What do we need to do if there is a security incident/data breach?

Even with the best efforts, a data breach can occur and the project must be prepared to deal with this quickly and appropriately. In traditional institution-led research, designated institutional personnel will be responsible for notifying the appropriate authorities if a data breach occurs. However, in citizen science projects where responsibility is shared, it is helpful to designate a specific person to take these actions since the project will be responsible for quickly notifying the regional supervisory authority and, under certain circumstances, any individuals whose data was breached.

It is useful to be aware that multiple types of incidents could lead to a data breach, such as:

  • the loss/theft of a laptop, which included citizen scientists’ data
  • a misdirected e-mail
  • unauthorized access (e.g. someone from your organization who was not authorized to handle citizen science data).

What do we do (with the data) if someone withdraws from the study?

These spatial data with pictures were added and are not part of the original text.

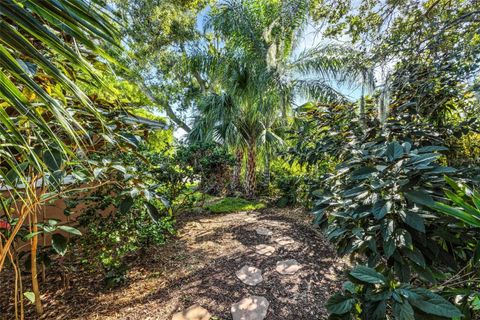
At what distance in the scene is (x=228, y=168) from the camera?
4219 mm

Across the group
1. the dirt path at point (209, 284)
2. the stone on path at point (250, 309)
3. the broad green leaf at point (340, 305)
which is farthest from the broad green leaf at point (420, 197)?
the stone on path at point (250, 309)

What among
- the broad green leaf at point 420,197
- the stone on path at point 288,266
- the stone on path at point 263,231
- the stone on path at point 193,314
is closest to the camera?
the broad green leaf at point 420,197

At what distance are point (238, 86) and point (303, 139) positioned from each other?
302cm

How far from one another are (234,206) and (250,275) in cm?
289

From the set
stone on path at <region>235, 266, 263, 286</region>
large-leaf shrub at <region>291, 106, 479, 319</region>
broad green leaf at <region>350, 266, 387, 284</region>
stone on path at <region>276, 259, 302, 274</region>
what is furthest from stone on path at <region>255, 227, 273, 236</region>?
broad green leaf at <region>350, 266, 387, 284</region>

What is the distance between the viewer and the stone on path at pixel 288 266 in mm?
2250

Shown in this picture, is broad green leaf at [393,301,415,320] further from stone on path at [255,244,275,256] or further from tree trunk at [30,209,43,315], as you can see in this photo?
stone on path at [255,244,275,256]

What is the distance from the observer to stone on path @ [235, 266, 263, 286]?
2086mm

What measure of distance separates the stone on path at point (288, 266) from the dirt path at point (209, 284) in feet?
0.16

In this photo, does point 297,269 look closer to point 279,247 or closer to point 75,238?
point 279,247

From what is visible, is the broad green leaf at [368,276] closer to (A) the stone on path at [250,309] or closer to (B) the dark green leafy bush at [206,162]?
(A) the stone on path at [250,309]

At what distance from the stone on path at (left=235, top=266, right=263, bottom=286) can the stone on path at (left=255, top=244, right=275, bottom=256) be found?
1.16ft

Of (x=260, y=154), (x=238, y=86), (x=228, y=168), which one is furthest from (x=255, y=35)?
(x=228, y=168)

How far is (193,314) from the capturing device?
169cm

Consider a situation in which a few months into your project, a few citizen scientists decide that they no longer wish to participate. The project should demonstrate in a reasonable and timely way that a participant can withdraw. For example, an opt-out link at the bottom of the relevant webpage can provide this option. After an individual withdraws their consent, generally, that person’s data can no longer be used for the study from the date of the withdrawal.

Concluding thoughts

It should be clear that data protection is not something to be left to the lawyers (although we strongly recommend consultation with a data protection expert). Data protection is an integral part of a citizen science project. This short excursion through a few common questions about how data protection is an ever-present part of citizen science aims to alert those involved in citizen science to the centrality of this body of rights and interests. Moreover, by becoming familiar with the data protection principles of accountability, accuracy, data minimization, purpose limitation, lawfulness, transparency, integrity and confidentiality and storage limitation set out in Article 5 of the GDPR, citizen scientists can learn how to think in terms of what data-responsible citizen science looks like. The questions and answers are intended to illustrate how some of these principles operate in practice. Data protection is a very detailed field, but the more you are aware of what data protection means for your project, the better you are situated to seek out and implement what the law requires.